Award Abstract #2031094

RAPID: Host-pathogen interactions during genome replication of SARS-CoV2

NSF Directorate:
BIO - Directorate for Biological Sciences
NSF Division:

Division of Molecular and Cellular Biosciences

Initial Amendment Date:

Latest Amendment Date:

Award Number:

2031094

Award Instrument:

Grant

Program Manager:

Manju Hingorani

Start Date:

End Date:

Awarded Amount to Date:

$162,283.00

Investigator(s):

Taekjip Ha [email protected] (Principal Investigator)
James M Berger (Co-Principal Investigator)

Sponsor:

Johns Hopkins University
1101 E 33rd St
Baltimore MD 212182686

NSF Program:
Genetic Mechanisms
COVID-19 Research
Program Reference Code(s):
096Z
7465
7914
Program Element Code(s):
158Y
Abstract:

Replication of coronaviruses, including SARS-CoV-2 – the causative agent of COVID-19, is expected to involve protein factors from the infected host cell that provide activities not encoded in the viral genome. This project focuses on the need for the virus to co-opt a host 3’ to 5’ RNA helicase to synthesize the negative-strand RNA that serves as template for copying the positive-strand genome. A recent proteomic screen identified a candidate host helicase, DDX10, that interacts with SARS-CoV-2 proteins. The research will employ a suite of experimental approaches to characterize this enzyme and two other host RNA helicases also implicated in SARS-CoV-2 genome replication. Detailed knowledge of how host proteins contribute to viral replication will provide new targets for therapeutic intervention, importantly, in ways that help circumvent drug resistance through viral mutation. The project will also support training of a postdoctoral scholar and development of a new undergraduate biophysics course centered on coronavirus-related topics.

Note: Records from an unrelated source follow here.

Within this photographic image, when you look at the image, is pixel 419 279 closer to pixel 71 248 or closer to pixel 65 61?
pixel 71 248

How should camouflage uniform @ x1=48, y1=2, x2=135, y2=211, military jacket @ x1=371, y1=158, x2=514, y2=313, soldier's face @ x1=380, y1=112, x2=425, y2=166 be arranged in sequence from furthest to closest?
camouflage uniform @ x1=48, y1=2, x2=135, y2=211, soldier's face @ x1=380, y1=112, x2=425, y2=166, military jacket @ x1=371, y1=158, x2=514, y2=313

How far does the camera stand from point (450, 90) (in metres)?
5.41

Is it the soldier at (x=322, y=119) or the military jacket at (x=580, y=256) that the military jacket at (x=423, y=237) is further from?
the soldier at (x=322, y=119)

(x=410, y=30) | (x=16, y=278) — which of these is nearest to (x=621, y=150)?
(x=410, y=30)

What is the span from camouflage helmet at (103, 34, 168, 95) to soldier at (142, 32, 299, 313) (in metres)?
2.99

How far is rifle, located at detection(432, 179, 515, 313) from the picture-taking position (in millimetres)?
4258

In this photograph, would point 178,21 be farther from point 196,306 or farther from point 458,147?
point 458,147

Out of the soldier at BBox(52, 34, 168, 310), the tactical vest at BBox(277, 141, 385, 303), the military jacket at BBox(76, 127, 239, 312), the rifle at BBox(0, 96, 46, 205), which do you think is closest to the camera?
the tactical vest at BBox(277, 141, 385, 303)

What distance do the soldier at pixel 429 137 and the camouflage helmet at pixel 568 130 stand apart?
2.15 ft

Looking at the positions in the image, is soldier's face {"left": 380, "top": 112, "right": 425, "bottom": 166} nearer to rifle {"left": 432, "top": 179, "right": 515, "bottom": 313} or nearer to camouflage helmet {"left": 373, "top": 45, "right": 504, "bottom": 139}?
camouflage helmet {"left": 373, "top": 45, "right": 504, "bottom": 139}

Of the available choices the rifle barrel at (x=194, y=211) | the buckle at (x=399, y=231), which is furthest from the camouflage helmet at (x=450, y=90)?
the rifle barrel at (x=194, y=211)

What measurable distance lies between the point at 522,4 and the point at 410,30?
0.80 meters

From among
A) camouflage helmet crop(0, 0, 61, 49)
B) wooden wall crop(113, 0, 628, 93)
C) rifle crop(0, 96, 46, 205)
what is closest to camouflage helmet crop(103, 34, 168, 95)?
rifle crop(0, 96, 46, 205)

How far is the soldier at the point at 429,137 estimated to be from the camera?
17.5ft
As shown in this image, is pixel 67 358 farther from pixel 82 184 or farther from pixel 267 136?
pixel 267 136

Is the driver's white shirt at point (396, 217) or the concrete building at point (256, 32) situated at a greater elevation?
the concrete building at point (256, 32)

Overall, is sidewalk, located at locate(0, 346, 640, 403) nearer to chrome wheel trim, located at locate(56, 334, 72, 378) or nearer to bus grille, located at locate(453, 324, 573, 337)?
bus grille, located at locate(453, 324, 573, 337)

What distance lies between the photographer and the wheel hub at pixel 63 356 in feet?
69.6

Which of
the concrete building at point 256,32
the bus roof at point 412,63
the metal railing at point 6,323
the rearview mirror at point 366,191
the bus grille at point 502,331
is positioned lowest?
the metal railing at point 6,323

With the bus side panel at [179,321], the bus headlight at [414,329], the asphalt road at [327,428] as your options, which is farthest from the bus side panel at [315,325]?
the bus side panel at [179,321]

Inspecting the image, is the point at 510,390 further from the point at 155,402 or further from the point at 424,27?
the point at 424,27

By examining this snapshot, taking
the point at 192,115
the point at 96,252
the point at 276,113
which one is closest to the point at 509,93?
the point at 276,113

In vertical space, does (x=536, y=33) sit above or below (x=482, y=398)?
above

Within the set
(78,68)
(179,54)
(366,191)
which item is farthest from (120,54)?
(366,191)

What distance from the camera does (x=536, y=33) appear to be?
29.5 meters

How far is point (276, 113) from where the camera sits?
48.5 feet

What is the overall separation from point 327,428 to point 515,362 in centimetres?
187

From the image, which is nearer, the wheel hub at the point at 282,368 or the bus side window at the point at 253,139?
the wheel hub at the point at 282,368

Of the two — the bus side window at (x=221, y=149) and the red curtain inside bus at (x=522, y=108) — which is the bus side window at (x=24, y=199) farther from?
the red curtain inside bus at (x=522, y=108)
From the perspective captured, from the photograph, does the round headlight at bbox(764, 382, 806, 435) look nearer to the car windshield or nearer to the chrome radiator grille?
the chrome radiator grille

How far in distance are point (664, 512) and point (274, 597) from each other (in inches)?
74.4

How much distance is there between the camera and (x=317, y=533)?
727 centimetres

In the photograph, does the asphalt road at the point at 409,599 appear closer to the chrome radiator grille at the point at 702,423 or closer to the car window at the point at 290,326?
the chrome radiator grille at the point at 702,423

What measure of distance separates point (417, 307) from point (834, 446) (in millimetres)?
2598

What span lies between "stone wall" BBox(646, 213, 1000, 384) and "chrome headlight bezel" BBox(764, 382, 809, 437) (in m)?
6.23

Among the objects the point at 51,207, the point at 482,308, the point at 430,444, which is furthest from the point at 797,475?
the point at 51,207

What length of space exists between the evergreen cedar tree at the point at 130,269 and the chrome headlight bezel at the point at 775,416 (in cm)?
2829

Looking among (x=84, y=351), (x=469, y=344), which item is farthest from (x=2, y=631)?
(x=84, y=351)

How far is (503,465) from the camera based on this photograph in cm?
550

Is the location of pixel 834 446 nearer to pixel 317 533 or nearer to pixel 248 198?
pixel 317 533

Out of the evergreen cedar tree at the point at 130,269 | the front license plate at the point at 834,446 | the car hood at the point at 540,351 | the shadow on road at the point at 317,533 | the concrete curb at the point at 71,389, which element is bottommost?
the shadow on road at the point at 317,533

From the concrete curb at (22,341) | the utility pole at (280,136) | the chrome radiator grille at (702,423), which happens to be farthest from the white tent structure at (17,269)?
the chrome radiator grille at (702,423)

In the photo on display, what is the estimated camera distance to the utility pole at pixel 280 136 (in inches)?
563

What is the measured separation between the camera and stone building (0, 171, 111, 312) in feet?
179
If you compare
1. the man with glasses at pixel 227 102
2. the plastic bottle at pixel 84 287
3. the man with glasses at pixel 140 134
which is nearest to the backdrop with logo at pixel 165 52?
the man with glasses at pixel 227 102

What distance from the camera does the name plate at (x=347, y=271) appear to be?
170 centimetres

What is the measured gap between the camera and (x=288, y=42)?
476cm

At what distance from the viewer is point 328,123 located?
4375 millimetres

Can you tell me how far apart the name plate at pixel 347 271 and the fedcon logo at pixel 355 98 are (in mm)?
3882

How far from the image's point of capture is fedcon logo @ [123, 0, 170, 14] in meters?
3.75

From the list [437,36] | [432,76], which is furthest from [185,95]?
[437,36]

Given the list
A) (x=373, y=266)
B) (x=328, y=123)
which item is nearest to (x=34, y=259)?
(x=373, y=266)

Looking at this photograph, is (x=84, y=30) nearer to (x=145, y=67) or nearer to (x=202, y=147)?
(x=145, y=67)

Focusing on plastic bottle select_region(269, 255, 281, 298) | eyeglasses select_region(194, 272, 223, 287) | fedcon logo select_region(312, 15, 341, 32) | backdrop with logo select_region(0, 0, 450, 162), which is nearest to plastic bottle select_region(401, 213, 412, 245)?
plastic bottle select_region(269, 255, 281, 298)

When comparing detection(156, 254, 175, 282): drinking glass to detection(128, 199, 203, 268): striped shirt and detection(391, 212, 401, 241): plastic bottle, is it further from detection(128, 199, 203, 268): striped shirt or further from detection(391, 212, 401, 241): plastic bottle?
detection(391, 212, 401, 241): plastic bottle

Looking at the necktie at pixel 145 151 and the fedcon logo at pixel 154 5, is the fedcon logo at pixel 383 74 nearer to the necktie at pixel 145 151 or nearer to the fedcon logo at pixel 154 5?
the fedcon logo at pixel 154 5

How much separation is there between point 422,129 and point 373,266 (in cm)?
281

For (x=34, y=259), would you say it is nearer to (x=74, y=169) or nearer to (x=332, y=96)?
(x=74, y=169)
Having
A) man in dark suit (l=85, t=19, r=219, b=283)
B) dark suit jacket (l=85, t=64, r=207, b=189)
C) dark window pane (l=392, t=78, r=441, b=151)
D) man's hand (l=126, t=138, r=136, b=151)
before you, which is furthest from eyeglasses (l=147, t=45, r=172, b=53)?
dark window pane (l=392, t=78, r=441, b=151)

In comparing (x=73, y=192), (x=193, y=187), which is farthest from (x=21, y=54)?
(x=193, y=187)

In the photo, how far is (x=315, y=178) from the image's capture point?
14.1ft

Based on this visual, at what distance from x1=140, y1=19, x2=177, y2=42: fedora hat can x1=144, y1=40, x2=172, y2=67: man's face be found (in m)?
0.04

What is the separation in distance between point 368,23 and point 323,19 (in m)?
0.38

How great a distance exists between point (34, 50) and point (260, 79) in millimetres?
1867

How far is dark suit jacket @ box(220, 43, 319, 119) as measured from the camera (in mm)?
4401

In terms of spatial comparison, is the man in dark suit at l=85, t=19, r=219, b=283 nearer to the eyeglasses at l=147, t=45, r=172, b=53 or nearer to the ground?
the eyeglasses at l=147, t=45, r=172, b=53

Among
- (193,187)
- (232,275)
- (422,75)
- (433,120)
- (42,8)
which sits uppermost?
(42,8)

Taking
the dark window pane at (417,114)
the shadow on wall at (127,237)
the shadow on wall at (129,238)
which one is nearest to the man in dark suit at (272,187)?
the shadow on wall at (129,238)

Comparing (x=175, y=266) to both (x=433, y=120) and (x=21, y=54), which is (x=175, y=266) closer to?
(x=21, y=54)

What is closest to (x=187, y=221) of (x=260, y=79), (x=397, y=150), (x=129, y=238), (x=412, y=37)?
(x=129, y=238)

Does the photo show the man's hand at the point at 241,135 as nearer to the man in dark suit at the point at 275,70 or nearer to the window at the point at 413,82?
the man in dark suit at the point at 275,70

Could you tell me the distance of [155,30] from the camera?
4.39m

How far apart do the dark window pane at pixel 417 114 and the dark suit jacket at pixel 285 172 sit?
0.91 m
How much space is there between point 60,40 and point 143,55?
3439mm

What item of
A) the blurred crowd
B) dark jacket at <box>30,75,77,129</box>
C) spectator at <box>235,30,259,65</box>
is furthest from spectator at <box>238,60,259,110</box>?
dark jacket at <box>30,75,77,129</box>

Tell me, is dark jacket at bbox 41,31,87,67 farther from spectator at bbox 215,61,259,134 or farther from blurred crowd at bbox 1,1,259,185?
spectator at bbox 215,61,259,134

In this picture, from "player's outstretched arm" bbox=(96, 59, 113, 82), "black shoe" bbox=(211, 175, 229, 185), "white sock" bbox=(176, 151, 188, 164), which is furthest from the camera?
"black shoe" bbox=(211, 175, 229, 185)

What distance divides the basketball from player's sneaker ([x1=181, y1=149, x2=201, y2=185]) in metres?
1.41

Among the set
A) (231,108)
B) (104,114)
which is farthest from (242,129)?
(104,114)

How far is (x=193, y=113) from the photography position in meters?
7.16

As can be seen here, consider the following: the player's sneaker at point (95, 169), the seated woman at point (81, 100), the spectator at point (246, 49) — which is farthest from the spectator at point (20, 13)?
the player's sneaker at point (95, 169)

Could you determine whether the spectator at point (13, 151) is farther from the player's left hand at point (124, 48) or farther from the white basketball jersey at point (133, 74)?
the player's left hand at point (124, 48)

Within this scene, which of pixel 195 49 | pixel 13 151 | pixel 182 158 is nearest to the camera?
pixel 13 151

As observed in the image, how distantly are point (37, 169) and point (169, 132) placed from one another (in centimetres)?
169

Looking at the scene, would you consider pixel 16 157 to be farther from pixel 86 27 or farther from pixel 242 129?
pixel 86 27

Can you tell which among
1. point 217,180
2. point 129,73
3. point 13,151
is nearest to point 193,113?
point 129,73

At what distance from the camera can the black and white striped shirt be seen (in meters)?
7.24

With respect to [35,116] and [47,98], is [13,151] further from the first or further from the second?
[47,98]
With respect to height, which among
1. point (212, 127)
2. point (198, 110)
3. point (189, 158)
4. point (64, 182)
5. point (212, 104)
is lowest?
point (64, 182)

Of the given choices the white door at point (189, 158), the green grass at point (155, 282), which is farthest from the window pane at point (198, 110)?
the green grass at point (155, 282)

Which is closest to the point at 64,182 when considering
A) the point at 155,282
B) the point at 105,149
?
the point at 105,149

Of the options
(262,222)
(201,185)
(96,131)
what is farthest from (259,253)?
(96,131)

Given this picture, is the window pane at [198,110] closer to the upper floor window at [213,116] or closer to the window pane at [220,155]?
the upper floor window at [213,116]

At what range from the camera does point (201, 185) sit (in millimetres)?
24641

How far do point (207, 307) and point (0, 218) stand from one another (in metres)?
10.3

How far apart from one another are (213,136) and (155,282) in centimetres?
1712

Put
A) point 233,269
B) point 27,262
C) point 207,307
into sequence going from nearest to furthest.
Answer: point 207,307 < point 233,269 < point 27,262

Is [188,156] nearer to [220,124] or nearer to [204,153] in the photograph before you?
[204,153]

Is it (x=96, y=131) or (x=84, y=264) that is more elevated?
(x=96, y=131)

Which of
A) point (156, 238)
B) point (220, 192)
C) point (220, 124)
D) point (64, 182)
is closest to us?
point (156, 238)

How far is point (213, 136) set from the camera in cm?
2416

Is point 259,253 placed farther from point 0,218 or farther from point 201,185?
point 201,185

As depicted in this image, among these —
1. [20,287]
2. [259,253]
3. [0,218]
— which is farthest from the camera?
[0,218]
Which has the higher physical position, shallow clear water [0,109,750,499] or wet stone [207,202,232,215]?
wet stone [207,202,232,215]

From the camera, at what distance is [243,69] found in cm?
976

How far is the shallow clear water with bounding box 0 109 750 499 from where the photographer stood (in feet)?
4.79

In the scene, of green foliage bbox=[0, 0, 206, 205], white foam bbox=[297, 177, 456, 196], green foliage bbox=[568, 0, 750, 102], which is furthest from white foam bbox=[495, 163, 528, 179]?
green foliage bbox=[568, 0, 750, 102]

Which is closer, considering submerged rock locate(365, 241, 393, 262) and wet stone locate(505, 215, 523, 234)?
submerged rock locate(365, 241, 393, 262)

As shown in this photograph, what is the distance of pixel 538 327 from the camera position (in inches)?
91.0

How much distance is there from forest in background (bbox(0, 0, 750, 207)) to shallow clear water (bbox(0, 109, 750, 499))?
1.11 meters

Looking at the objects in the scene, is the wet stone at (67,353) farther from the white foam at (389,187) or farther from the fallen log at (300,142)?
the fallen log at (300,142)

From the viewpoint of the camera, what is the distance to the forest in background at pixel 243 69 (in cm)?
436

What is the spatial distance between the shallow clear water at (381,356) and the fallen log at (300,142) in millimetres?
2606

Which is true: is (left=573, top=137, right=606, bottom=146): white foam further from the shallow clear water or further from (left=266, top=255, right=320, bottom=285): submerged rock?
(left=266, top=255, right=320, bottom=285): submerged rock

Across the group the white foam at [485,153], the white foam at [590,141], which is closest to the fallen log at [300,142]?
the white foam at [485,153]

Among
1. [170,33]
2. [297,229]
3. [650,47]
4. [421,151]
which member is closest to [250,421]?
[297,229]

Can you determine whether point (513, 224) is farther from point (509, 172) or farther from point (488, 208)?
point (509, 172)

Biochemical and biophysical techniques, such as X-ray crystallography, cryo-EM and single molecule spectroscopy, will be applied to determine structure-function properties that govern the helicase mechanism, including polarity, speed, processivity and associated energetics, and how its interactions with the viral NSP7/8 primase influence genome replication. The outcomes are expected to reveal the workings of host proteins during SARS-CoV-2 replication, and thereby open new avenues and novel drug targets to block its proliferation.

This RAPID award is made by the Genetic Mechanisms Program in the Division of Molecular and Cellular Biosciences, using funds from the Coronavirus Aid, Relief, and Economic Security (CARES) Act.

This award reflects NSF's statutory mission and has been deemed worthy of support through evaluation using the Foundation's intellectual merit and broader impacts review criteria.